The House Judiciary Committee held a hearing on Warrantless Surveillance and the Foreign Intelligence Surveillance Act: The Role of Checks and Balances in Protecting Americans’ Privacy Rights which featured testimony by Pentagon Papers staff director and chief organizer Mort Halperin expressing his strong reservation about the “Protect America Act“, calling its ambiguity and vagueness “simply unacceptable and a threat to both our liberty and our security.”

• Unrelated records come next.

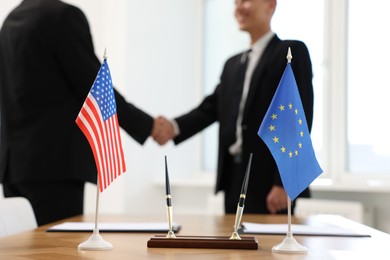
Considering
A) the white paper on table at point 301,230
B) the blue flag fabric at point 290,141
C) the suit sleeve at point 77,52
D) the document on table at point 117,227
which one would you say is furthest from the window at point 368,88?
the blue flag fabric at point 290,141

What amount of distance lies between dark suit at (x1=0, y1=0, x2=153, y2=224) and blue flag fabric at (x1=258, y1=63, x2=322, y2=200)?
124cm

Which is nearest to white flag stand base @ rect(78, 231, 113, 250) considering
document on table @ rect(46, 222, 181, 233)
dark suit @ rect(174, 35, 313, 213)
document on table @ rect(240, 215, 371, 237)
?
document on table @ rect(46, 222, 181, 233)

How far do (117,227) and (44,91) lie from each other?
88cm

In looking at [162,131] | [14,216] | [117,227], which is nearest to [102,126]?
[117,227]

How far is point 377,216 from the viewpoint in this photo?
4254 millimetres

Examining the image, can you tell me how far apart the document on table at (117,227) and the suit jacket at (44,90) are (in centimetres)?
52

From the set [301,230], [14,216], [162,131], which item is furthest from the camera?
[162,131]

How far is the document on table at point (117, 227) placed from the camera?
6.78 ft

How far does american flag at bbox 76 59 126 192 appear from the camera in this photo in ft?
5.75

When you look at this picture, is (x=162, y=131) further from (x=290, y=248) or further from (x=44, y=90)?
(x=290, y=248)

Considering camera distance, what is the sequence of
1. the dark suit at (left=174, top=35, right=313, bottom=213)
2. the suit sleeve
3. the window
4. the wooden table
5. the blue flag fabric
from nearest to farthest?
the wooden table < the blue flag fabric < the suit sleeve < the dark suit at (left=174, top=35, right=313, bottom=213) < the window

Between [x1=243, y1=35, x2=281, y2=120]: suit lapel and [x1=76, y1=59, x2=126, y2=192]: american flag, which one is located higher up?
[x1=243, y1=35, x2=281, y2=120]: suit lapel

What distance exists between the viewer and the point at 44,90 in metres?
2.80

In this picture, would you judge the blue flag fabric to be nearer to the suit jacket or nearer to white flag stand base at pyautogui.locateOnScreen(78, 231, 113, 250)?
white flag stand base at pyautogui.locateOnScreen(78, 231, 113, 250)
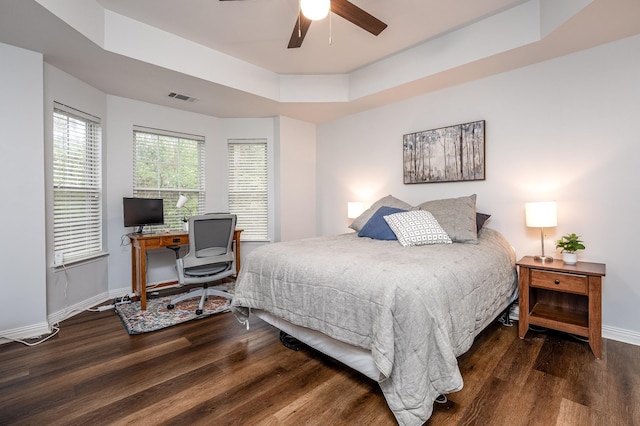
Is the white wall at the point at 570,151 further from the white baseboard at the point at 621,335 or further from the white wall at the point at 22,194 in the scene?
the white wall at the point at 22,194

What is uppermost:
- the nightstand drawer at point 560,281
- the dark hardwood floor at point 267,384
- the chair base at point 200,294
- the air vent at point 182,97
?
the air vent at point 182,97

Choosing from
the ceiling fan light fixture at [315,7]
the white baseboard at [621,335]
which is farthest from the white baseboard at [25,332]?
the white baseboard at [621,335]

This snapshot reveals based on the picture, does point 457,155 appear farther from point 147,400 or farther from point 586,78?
point 147,400

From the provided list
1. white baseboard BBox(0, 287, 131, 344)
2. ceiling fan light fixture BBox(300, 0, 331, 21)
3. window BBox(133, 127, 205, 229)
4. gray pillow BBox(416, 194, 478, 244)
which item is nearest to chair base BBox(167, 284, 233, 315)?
white baseboard BBox(0, 287, 131, 344)

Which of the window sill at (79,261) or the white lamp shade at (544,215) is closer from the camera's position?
the white lamp shade at (544,215)

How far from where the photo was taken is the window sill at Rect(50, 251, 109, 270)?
2895mm

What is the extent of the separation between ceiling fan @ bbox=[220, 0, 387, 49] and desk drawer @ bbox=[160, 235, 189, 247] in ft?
8.02

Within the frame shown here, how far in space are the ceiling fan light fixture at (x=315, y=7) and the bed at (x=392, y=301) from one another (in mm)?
1576

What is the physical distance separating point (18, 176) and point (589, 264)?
15.8 feet

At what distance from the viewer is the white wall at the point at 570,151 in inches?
91.5

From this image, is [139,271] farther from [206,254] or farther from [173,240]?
[206,254]

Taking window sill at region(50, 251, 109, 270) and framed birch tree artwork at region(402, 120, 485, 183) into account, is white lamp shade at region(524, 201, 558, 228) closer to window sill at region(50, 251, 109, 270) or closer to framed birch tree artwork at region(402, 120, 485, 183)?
framed birch tree artwork at region(402, 120, 485, 183)

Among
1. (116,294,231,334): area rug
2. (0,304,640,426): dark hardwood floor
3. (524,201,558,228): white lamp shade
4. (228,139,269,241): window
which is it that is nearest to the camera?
(0,304,640,426): dark hardwood floor

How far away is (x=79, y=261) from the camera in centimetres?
311
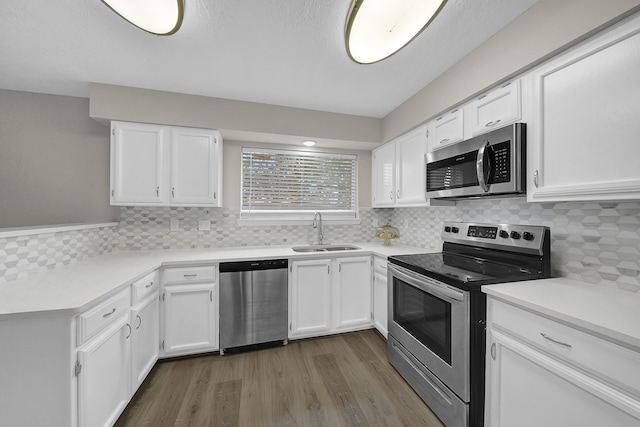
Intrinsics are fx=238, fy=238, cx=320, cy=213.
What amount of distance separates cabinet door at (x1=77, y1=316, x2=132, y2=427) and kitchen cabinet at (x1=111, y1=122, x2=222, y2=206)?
1.16 metres

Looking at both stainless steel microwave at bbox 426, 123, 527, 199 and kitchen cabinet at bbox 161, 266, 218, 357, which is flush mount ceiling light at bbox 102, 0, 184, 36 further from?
stainless steel microwave at bbox 426, 123, 527, 199

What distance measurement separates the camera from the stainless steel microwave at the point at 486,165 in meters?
1.39

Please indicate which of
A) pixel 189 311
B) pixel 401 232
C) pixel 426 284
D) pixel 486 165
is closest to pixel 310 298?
pixel 189 311

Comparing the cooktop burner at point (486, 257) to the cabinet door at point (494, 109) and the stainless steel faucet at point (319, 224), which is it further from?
the stainless steel faucet at point (319, 224)

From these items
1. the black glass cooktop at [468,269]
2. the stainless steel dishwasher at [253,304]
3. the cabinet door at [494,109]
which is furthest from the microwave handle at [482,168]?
the stainless steel dishwasher at [253,304]

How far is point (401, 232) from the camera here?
10.2 ft

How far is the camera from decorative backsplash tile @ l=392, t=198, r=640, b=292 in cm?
122

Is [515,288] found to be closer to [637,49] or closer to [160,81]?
[637,49]

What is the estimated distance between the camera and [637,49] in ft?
3.25

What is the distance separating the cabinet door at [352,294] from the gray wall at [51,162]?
7.97 ft

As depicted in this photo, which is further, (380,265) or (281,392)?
(380,265)

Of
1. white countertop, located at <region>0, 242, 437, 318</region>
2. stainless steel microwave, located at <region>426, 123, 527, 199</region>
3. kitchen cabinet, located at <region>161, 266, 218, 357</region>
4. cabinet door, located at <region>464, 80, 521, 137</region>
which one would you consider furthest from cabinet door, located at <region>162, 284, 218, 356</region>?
cabinet door, located at <region>464, 80, 521, 137</region>

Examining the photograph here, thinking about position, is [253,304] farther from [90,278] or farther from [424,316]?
[424,316]

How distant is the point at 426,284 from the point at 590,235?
932mm
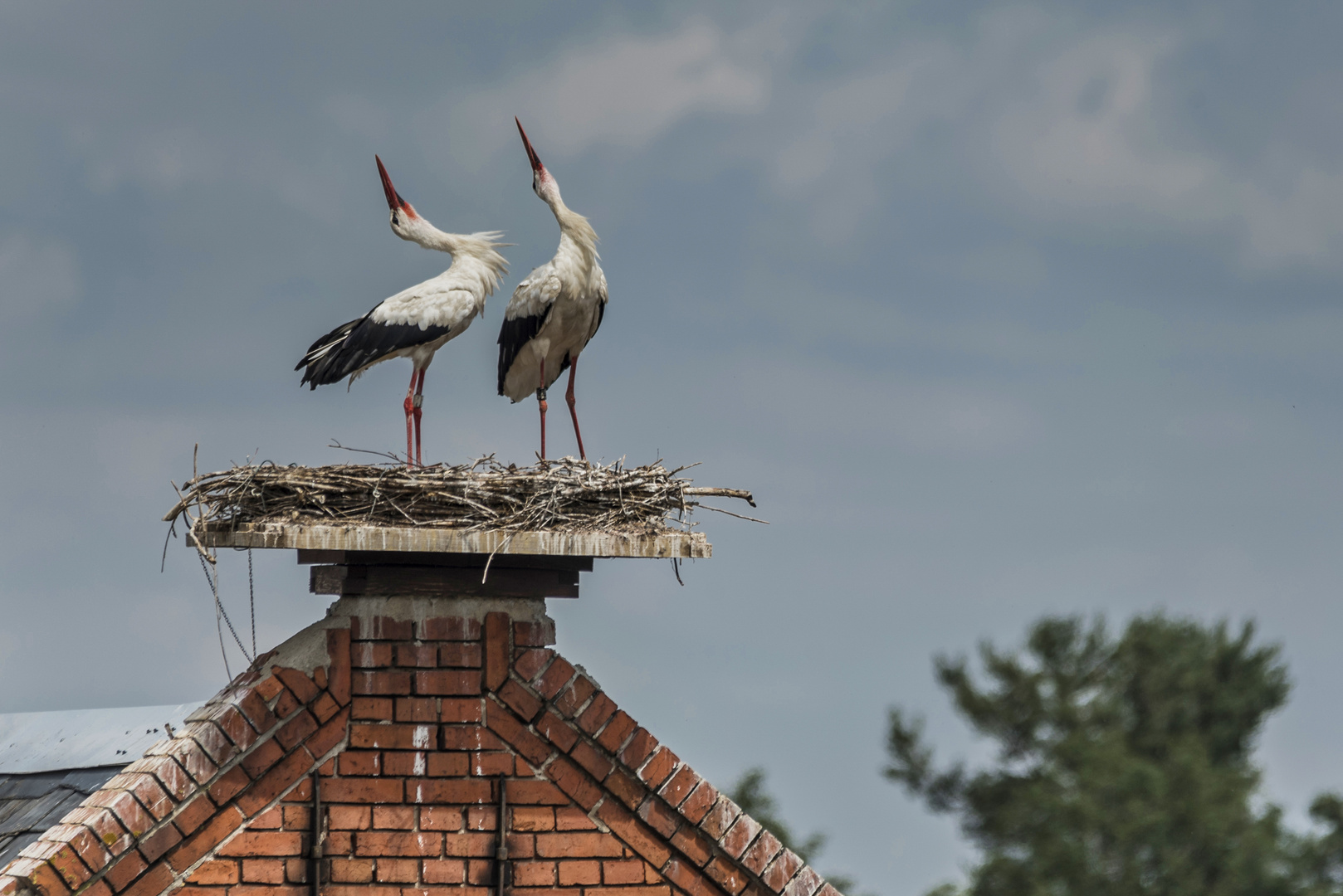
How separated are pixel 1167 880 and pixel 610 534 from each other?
21.9 metres

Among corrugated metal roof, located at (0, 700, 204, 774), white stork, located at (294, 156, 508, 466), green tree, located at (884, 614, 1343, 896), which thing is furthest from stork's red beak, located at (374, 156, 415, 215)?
green tree, located at (884, 614, 1343, 896)

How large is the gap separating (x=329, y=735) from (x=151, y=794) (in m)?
0.65

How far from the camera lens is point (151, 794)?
17.8ft

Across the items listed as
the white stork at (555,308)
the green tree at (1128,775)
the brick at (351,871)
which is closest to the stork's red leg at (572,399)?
the white stork at (555,308)

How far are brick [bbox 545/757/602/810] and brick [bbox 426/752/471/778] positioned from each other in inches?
12.0

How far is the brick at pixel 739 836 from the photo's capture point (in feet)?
19.3

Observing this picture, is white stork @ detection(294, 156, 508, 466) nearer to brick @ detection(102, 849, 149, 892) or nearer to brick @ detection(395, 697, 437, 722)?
brick @ detection(395, 697, 437, 722)

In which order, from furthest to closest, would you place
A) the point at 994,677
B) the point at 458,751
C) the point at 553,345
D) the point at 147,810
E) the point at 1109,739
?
the point at 994,677, the point at 1109,739, the point at 553,345, the point at 458,751, the point at 147,810

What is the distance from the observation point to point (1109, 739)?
92.0ft

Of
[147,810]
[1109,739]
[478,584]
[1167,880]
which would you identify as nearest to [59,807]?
[147,810]

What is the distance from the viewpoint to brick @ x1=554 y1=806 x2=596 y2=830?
5.81 meters

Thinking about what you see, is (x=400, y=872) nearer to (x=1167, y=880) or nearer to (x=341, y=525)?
(x=341, y=525)

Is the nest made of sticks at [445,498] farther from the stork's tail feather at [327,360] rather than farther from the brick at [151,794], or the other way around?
the stork's tail feather at [327,360]

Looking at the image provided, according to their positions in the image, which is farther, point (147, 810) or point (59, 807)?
point (59, 807)
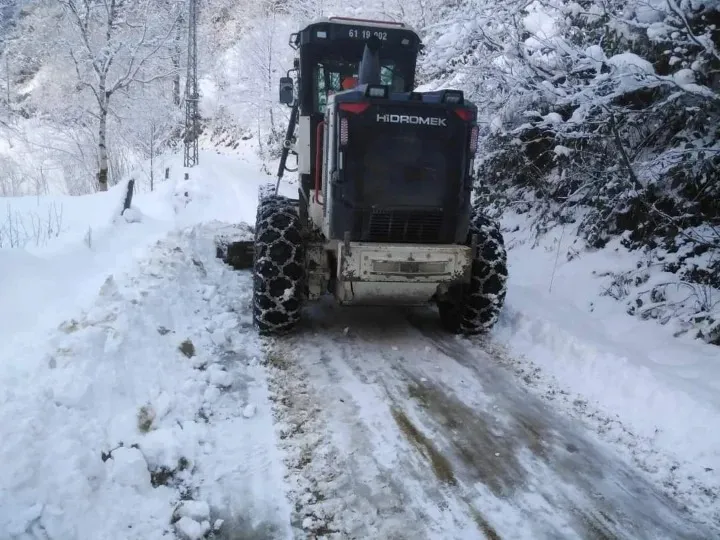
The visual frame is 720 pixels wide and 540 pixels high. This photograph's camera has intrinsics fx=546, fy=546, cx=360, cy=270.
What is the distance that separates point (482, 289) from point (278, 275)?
1.92 m

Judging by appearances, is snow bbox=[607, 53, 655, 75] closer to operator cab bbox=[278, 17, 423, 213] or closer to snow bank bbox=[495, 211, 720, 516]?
operator cab bbox=[278, 17, 423, 213]

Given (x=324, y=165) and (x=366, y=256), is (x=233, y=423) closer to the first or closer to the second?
(x=366, y=256)

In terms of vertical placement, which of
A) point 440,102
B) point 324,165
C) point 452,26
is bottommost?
point 324,165

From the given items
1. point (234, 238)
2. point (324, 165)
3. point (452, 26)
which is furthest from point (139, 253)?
point (452, 26)

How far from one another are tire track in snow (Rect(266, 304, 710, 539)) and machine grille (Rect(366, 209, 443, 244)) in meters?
1.05

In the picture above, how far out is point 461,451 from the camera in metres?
3.48

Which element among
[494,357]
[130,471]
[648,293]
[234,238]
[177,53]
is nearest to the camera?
[130,471]

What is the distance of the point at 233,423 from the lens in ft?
12.0

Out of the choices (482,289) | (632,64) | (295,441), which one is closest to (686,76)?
(632,64)

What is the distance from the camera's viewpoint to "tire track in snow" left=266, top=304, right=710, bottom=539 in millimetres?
2881

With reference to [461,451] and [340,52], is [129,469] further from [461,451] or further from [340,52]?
[340,52]

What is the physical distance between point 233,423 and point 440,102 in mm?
3031

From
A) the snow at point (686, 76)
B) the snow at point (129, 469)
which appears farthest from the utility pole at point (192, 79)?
the snow at point (129, 469)

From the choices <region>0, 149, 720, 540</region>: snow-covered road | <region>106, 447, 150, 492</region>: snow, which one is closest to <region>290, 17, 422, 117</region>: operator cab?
<region>0, 149, 720, 540</region>: snow-covered road
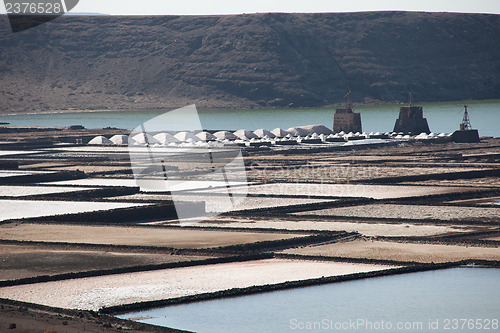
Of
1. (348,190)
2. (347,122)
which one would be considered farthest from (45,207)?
(347,122)

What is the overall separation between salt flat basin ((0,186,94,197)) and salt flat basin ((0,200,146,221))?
3.27 m

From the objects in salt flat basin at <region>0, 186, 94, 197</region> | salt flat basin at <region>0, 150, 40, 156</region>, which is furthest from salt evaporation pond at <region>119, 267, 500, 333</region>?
salt flat basin at <region>0, 150, 40, 156</region>

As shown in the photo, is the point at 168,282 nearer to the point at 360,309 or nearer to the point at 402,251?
the point at 360,309

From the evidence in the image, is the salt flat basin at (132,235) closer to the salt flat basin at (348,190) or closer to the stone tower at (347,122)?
the salt flat basin at (348,190)

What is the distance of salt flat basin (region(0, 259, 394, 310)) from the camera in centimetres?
1969

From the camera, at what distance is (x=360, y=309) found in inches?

The August 23 Washington Post carried a story detailing how the government, in the course of defending a lawsuit filed by the Center for Responsibility and Ethics in Washington, has claimed that in addition to the Executive Office of the President, the Office of the Vice-President, now the Office of Administration at the White House is also exempt from FOIA reporting responsibility, even though that agency, which is responsible for technology, has answered numerous FOIA requests in the past and even has an appointed FOIA compliance officer.
The basis of the lawsuit was a CREW report that White House Officials were using non-government e-mail addresses to avoid official disclosure requirements, such as accounts provided to former Presidential Advisor Karl Rove by the Republican National Committee. CREW charges that five million e-mails have been lost by the Office of Administration.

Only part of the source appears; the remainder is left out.